Como alguém que se suicida tem as mãos atadas? E porquê que as autoridades tentaram pressionar os familiares a identificar o corpo da Luemba através de fotos, sob o pretexto de os poupar da violência das imagens?
Luemba "vivia com a mãe e sonhava com um futuro melhor. Tinha sonhos, tinha voz, tinha vida. Mas foi silenciada da forma mais cruel possível", lê-se na petição lançada pela família e movimentos negros e anti-racista, e já assinada por cerca de dez mil pessoas, exigindo justiça e assegurando que não se vão "calar enquanto houver um só responsável em liberdade".
Sendo o racismo a principal e mais violenta herança da colonização e da escravatura, só por cinismo político o problema continua arredado das agendas das relações entre os estados africanos e Portugal.
Existindo uma organização como a CPLP que, teoricamente, reúne em igualdade de circunstância Portugal e as suas antigas colónias africanas e Brasil, é difícil compreender que depois de tantos assassinatos por motivações racistas, o assunto continue escondido debaixo dos tapetes dos salões das diplomacias.
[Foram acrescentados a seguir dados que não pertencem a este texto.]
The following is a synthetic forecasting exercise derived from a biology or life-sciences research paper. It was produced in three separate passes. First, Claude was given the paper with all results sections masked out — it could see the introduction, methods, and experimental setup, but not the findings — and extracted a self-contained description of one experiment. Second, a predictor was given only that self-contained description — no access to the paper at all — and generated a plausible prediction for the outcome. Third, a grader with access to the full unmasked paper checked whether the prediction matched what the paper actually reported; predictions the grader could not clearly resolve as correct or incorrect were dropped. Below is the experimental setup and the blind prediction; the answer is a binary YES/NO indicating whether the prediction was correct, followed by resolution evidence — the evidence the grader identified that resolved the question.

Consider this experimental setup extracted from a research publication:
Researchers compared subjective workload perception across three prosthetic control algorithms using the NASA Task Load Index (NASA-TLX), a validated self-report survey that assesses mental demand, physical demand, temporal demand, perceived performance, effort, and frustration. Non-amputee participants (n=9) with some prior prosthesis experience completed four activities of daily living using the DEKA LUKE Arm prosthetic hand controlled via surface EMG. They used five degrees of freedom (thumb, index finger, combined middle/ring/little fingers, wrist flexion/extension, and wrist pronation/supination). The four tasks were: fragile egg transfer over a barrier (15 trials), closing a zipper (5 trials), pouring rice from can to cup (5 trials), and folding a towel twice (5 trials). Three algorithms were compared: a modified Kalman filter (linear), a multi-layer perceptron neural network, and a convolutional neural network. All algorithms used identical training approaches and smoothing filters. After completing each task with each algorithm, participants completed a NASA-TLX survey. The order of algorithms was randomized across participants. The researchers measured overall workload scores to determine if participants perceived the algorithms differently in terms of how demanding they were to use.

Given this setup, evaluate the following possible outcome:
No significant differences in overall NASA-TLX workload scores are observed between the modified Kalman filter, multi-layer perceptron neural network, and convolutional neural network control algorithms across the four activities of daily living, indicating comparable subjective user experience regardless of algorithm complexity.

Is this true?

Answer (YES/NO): NO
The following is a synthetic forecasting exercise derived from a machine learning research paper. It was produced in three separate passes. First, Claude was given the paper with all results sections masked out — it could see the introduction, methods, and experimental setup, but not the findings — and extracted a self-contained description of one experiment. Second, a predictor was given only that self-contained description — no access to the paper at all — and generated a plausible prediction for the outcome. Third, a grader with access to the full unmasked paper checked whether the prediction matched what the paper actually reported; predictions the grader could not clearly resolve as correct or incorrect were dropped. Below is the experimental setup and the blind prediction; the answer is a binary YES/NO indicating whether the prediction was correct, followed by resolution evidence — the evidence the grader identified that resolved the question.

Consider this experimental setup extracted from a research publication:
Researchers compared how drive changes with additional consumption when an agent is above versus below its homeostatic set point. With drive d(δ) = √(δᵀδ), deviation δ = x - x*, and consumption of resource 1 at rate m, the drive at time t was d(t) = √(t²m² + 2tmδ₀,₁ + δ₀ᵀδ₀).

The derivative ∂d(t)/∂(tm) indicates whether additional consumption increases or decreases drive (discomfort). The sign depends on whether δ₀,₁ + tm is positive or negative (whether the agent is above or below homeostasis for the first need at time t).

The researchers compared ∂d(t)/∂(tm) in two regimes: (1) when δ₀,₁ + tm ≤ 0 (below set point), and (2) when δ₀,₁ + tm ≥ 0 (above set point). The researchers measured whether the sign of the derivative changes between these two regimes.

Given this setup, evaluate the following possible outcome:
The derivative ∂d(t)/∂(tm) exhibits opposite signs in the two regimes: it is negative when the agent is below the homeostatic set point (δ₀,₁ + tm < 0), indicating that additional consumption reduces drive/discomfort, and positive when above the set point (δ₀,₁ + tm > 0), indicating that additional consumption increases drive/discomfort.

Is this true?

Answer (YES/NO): YES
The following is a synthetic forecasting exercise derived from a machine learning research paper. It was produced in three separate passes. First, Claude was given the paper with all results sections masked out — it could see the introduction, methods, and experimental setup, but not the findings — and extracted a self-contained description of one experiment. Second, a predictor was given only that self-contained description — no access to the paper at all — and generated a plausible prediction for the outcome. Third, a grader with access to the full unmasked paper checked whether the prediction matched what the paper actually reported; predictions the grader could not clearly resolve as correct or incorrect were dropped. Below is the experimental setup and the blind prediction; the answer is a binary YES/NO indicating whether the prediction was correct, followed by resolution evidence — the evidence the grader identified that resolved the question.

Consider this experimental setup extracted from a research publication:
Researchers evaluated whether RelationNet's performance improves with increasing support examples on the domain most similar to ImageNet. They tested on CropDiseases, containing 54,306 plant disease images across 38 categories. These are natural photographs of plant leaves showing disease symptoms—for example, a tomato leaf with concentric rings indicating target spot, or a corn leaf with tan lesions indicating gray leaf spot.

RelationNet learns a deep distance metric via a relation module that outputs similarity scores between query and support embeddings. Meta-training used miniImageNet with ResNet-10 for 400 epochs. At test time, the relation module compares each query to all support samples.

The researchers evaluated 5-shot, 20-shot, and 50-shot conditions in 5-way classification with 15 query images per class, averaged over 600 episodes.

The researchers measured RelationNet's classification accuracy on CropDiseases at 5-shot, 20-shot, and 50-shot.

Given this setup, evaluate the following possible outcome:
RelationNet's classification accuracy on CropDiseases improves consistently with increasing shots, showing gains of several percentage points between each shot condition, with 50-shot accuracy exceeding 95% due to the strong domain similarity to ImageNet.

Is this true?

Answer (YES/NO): NO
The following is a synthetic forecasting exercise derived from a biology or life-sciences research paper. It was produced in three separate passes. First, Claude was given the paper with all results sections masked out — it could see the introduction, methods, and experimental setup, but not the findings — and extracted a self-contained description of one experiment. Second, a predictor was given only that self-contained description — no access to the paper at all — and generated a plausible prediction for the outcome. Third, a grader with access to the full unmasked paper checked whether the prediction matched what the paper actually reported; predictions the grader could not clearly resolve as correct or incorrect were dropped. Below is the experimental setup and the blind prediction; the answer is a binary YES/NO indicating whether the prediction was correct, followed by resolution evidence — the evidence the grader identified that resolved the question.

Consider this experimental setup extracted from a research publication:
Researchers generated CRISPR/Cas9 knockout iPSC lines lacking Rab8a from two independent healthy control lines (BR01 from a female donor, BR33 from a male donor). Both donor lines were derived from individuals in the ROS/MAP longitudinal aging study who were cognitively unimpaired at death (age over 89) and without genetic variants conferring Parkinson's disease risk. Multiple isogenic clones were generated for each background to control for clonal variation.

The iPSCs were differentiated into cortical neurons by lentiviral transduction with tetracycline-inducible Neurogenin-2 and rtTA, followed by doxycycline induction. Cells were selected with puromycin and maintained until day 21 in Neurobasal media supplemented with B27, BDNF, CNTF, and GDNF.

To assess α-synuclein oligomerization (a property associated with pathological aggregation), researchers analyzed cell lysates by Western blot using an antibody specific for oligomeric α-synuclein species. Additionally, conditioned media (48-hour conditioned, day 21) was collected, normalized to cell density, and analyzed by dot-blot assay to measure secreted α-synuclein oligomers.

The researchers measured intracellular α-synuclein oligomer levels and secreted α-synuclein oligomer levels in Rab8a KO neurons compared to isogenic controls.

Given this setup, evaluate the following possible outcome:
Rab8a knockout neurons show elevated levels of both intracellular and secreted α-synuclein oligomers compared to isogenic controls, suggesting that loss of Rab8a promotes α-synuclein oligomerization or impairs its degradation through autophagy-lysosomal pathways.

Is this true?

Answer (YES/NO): NO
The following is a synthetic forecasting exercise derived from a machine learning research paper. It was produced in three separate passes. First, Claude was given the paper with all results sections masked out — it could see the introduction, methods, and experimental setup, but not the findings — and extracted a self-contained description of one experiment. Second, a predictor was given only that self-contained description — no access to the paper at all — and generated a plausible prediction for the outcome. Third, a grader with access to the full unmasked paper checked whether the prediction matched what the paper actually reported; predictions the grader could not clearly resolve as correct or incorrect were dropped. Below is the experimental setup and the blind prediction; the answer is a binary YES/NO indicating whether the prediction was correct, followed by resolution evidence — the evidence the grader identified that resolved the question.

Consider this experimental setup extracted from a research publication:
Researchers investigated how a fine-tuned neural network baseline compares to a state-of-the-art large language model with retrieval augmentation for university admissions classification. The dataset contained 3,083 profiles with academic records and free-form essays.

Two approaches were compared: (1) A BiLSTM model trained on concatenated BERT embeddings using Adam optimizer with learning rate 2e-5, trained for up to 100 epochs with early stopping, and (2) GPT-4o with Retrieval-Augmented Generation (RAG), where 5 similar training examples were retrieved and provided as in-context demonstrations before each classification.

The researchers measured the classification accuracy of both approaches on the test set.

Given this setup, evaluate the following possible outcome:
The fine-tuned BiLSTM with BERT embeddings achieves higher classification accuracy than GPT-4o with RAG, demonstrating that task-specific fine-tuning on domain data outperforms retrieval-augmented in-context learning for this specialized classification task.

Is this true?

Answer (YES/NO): YES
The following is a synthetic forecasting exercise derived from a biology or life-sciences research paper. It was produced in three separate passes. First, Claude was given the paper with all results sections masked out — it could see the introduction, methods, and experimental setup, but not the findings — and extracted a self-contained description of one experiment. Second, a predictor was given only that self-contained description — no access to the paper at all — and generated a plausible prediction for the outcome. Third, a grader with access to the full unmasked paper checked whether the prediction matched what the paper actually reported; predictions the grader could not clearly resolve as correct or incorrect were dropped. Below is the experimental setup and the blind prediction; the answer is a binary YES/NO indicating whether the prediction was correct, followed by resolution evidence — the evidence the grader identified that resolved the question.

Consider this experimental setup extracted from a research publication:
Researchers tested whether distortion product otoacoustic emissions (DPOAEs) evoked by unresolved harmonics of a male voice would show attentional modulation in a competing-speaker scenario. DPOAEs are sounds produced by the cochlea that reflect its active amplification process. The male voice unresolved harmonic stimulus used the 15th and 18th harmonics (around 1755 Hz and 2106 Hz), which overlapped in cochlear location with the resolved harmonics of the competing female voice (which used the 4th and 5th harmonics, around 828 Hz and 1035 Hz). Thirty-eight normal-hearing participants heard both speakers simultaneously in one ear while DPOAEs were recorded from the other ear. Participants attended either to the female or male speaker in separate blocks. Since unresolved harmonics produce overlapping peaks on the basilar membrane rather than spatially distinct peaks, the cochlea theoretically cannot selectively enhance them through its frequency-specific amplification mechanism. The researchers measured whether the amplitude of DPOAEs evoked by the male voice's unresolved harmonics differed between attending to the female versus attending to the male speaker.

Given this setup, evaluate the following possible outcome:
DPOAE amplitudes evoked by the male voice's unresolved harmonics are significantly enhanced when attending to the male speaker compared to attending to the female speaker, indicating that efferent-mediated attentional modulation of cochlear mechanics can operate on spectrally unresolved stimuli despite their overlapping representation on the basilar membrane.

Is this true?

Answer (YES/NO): NO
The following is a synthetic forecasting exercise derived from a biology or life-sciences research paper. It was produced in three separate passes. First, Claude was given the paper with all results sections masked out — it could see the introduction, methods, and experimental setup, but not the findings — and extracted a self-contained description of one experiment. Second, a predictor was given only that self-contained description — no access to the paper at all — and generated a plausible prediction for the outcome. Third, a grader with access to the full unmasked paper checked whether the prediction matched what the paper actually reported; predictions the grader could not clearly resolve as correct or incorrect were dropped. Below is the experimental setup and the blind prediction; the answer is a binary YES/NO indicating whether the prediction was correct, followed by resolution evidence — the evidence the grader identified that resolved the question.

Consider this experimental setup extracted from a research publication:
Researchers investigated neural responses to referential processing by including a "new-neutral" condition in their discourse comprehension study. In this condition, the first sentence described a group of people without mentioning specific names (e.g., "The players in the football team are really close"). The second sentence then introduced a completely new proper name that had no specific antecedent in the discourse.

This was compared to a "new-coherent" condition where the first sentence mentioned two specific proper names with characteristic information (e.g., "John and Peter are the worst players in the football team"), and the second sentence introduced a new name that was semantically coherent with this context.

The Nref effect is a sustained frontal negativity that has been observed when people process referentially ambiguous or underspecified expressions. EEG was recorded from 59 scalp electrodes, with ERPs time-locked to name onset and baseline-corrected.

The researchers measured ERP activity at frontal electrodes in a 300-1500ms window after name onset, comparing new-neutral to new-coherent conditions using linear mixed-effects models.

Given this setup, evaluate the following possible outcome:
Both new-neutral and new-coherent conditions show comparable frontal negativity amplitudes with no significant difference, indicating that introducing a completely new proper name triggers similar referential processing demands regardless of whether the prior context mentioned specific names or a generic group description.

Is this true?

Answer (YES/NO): NO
Esta questão central devia ser o primeiro passo para descolonizar desses relacionamentos e para o estabelecimento de relações sem mágoas que conduzissem a transformação da CPLP de organização do tipo neo-colonial a instrumento de reconciliação a favor dos povos.
Com José Maria Neves deviam estar todas as vozes de líderes africanos que nos seus países tratam os portugueses com muita dignidade (muitas vezes melhor que os próprios cidadãos nacionais) e que vêm a sua diáspora ser humilhada.
Se Portugal aceita a continuidade colonial, os políticos africanos e brasileiros não podem deixar que os extremistas da direita portuguesa continuem a decidir, tal como no colonialismo, quem, em função do seu tom de pele. deve ou não viver. Porque a reciprocidade no tratamento de todos os migrantes deve estar no centro de qualquer parceria saudável entre estados.
E se a Maria Luemba fosse Ana Sofia, filha de "expatriados" portugueses em Angola?